Fig. 5. Representative electroencepholagram from patients harbouring a GOF or LOF variant.

Interictal EEG showed a disorganized background activity with intermixed 12–15 Hz component (blue boxes) and multifocal epileptiform abnormalities (red circles) in patients with gain-of-function variants and normal/slightly delayed background activity, with generalized high amplitude 3–4 Hz activity/spike and slow waves (dotted lines) in patients with loss-of-function variants.

Fig. 6. 2D structural map of pathogenic and benign missense GABRB3 variants.

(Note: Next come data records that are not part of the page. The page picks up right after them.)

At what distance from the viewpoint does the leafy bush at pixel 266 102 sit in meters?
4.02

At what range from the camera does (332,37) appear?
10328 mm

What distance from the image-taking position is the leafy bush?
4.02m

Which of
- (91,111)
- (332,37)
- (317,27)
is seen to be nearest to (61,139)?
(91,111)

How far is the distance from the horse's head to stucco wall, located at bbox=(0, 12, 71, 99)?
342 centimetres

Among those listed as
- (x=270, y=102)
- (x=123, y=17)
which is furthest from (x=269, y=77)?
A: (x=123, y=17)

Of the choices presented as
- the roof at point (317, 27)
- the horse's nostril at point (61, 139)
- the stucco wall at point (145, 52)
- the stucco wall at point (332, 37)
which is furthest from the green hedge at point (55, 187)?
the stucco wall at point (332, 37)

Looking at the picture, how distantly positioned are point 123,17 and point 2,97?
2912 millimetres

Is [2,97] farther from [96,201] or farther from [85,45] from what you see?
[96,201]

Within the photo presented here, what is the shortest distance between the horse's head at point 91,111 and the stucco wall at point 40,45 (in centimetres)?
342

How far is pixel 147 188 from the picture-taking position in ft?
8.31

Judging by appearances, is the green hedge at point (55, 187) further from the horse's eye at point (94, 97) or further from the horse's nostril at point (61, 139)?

a, b Two-dimensional representation of a GABA_A receptor β3 subunit depicting binding loops (blue), coupling loops (pink) and four transmembrane regions (orange) is shown with a row of black dots indicating the location of benign variants in the gnomAD database. The upper row of dots indicates pathogenic or likely pathogenic GOF (blue), LOF (red) variants, benign or likely benign (grey) variants and VUS (white) variants. Source data are provided in the Source Data file.

Fig. 7. 3D structural map and concentration–response curves.

3D structure of GABA_A receptor β3 subunit displaying the location of: gain-of-function (blue), loss-of-function (red) and dual (purple) variants, with the variants showing no functional change in grey. a–e Structure of the β3 subunit with the backbone coloured in grey and a close-up view of residues a directly binding GABA; b in the outer shell of GABA binding; c β1-2 coupling loop; d M2-M3 coupling loop and e M2 region with amino acid sidechains of residues containing variants in sticks. Red indicates loss-of-function, blue indicates gain-of-function variants and GABA is in black. Concentration–response curves for variants directly binding GABA. Dots represent mean ± s.d. and lines the fitted Hill equation. Wild-type concentration–response curves run on the same days as the variants are shown in black. Red indicates loss-of-function and blue indicates gain. For each panel, a n = 35, 12, 11, 12, 12 independent experiments at wild-type, E180G, Y182F, F225C, Y230H; b n = 34, 11, 12, 14, 13, 11, 13, 14 at wild-type, D120N, L124F, K127R, E178G, Y184H, T185I, R232Q; c n = 34, 12, 11, 12, 11, 10 at wild-type, S76C, E77K, V78F, M80K, M80T; d n = 36, 15, 11, 12, 10, 10, 24 at wild-type, I300T, P301L, Y302C, A305T, A305V, I306T; e n = 57, 12, 14, 11, 11, 12, 12, 11, 11, 11 at wild-type, I280F, T281A, T281I, L284M, L284P, L284R, T287I, T288N, L293H. Source data are provided in the Source Data file.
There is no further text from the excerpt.